We drove in a van, not really meant for humans transport, full of product, constructed of small, sharp pipes. I am awfully unhappy regarding pipes in traffic. There are too many movies where sharp pipes become projectiles and people get plenty impaled. But, the drive was fine, we were only and hour and a half late. We found the studio, which was fine, too. I was worried. My last experience with a studio was a fucking sham. I had no idea what to expect, nor did I worry too much, as it was not on my coin. Thing is, studios can be shitty. They can charge you for the room, but refuse to warn you that it doesn't include the lights, or they include the lights, but you have to hire the guy to help you handle them... I've been in a studio where we paid decent money for two hours and then cables were nowhere to be found, so we didn't complete the shoot in time and had to add another hour to the bill and nobody wanted to do that. But here, the guy was okay. His gear was mighty and he kept asking if he can add stuff, move stuff, construct stuff and I was like, nah, fuck it, I'll just photoshop the shit out of it. Most of the products were basic industrial pics, but one was bitchy, a large, door-like construct, covered in thick dark glass... Which in other words can be called a mirror. It reflected EVERYTHING. I had to climb up a gallery and shoot it with a telelens to avoid room detail. Indeed I danced, crawled, laid down, knelt, climbed ladders and tiptoed plenty :D Can't recall the last time I had so much fun during such a serious shoot. I worried we'll get charged way above the pre-agreed price, but we didn't at all. And one of the boys who helped with the product construction was mesmerized by the magic of a photo-studio, the mighty lights, umbrellas, pulleys, levers, backgrounds, any number of tiny gadgets. I explained to him that if he thinks this is fun, he should come in on a pin-up session :)) I know now a good studio is a ridiculous investment, but also that I've done fine without it and when I'll get enough reasons, I'll just hire the place for a day and get it out of my system.

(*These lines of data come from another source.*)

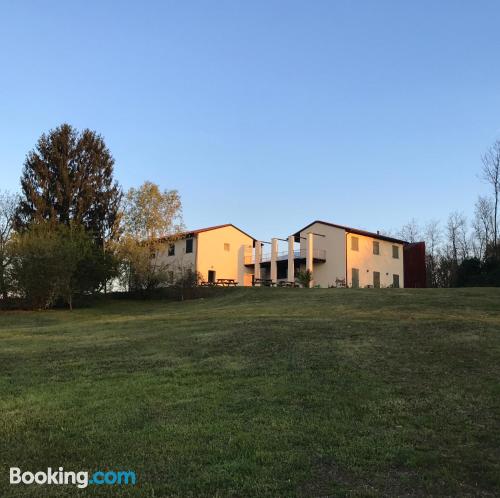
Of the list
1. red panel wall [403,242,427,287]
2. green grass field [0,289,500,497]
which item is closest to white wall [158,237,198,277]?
red panel wall [403,242,427,287]

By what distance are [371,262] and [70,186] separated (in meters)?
25.4

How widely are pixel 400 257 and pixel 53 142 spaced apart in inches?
1238

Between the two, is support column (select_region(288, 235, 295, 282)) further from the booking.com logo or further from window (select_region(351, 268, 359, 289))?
the booking.com logo

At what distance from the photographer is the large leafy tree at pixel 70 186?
121 ft

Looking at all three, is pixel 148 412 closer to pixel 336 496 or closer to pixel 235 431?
pixel 235 431

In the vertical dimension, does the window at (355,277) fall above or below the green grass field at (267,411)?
above

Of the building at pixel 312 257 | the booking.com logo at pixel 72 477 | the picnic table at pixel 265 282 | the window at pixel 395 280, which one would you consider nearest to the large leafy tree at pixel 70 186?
the building at pixel 312 257

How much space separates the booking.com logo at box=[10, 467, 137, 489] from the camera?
14.8ft

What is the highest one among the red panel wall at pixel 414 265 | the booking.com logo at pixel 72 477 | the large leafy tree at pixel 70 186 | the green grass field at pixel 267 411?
the large leafy tree at pixel 70 186

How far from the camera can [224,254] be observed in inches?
1907

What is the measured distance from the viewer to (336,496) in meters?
4.16

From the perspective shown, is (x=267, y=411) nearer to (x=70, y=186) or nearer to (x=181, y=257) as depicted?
A: (x=70, y=186)

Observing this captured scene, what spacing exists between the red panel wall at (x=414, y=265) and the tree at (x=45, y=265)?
1279 inches

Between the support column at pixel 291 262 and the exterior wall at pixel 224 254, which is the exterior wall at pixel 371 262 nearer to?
the support column at pixel 291 262
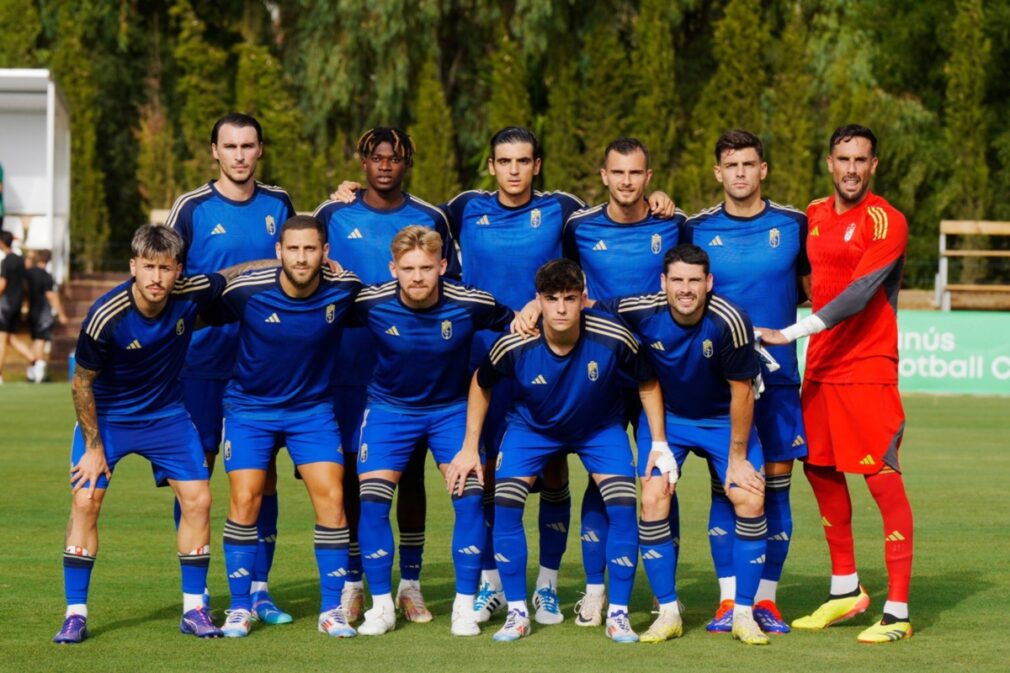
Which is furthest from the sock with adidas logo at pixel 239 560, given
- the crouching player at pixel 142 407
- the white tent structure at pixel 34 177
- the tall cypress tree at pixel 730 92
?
the tall cypress tree at pixel 730 92

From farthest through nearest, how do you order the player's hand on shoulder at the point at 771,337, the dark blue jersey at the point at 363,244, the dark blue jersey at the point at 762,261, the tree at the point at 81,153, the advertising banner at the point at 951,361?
the tree at the point at 81,153
the advertising banner at the point at 951,361
the dark blue jersey at the point at 363,244
the dark blue jersey at the point at 762,261
the player's hand on shoulder at the point at 771,337

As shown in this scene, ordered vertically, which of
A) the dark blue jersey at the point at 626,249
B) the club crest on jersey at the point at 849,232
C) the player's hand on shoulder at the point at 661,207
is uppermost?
the player's hand on shoulder at the point at 661,207

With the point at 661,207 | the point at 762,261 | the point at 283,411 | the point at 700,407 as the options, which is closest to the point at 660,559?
the point at 700,407

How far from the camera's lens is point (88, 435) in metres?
6.99

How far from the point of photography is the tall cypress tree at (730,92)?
28062 millimetres

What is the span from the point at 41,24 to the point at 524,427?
28331mm

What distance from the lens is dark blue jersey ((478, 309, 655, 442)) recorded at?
7.16m

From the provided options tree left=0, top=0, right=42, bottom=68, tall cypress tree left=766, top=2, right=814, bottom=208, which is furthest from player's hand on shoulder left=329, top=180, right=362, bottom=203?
tree left=0, top=0, right=42, bottom=68

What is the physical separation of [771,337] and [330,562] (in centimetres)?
217

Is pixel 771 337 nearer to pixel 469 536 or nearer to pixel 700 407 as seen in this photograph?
pixel 700 407

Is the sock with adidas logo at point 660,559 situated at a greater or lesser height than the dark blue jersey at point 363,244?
lesser

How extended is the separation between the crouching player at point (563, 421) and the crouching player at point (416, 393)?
0.15 m

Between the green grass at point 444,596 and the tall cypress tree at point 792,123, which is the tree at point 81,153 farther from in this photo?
the green grass at point 444,596

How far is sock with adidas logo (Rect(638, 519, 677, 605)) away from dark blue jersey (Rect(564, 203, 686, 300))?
1147 millimetres
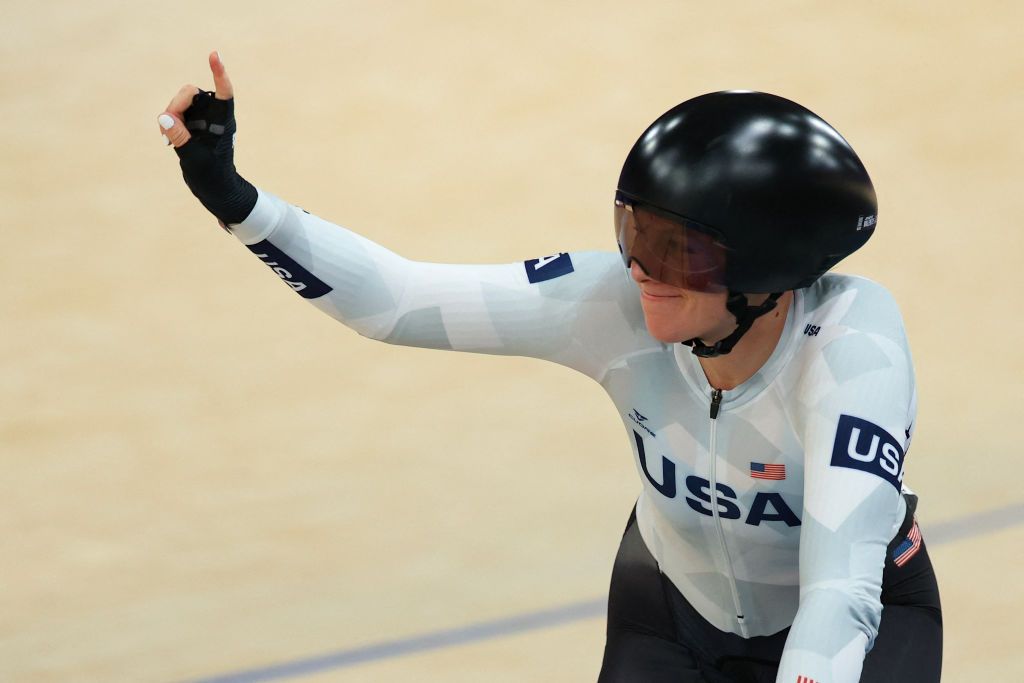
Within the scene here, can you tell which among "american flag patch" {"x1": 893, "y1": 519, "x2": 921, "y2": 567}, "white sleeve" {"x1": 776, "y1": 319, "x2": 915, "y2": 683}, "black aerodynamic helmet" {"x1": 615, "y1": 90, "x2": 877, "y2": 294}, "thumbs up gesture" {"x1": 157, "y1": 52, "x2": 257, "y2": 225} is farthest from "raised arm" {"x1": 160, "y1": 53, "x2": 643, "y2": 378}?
"american flag patch" {"x1": 893, "y1": 519, "x2": 921, "y2": 567}

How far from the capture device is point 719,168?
7.58 ft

Once it was done, I dragged my tired, sorry ass, bag on my back like a turtle shell, across the city, chatting on the phone with dad and mum, to whom I reported, (the people I always call when I am in between moods, as I can never predict what mood they'll put me in once the talk is finished...) in search of a place where I could sit down for a coffee and write all about it :) The General bought me bagels and chocolate and an energy drink, but forbade me to spend any lunch money on cake and coffee... So we won't tell him I really deserved that cake and coffee. I have about an hour left before the lecture starts. I'm too tired to switch the memory cards in the camera and go out and shoot bits of the city. My head hurts a bit, even though I made sure I hydrated plenty. I'm watching a band of tourists in almost identical travel cases try to fit into a pub called BBQ Kings. An Annie Liebowitz-look alike lady came to the street half of the cafe and unrolled first her small dog's carpet and then her cushy blanket. Smokers, am I right? And someone close by is talking in vehement Italian. The day has been quite lovely, actually. Half done, half to go :)
Monday, 7 December 2015
Another half melancholy half lovey line from the text I'm working on: "Sometimes I miss my husband so badly, I cannot solve a single problem without him."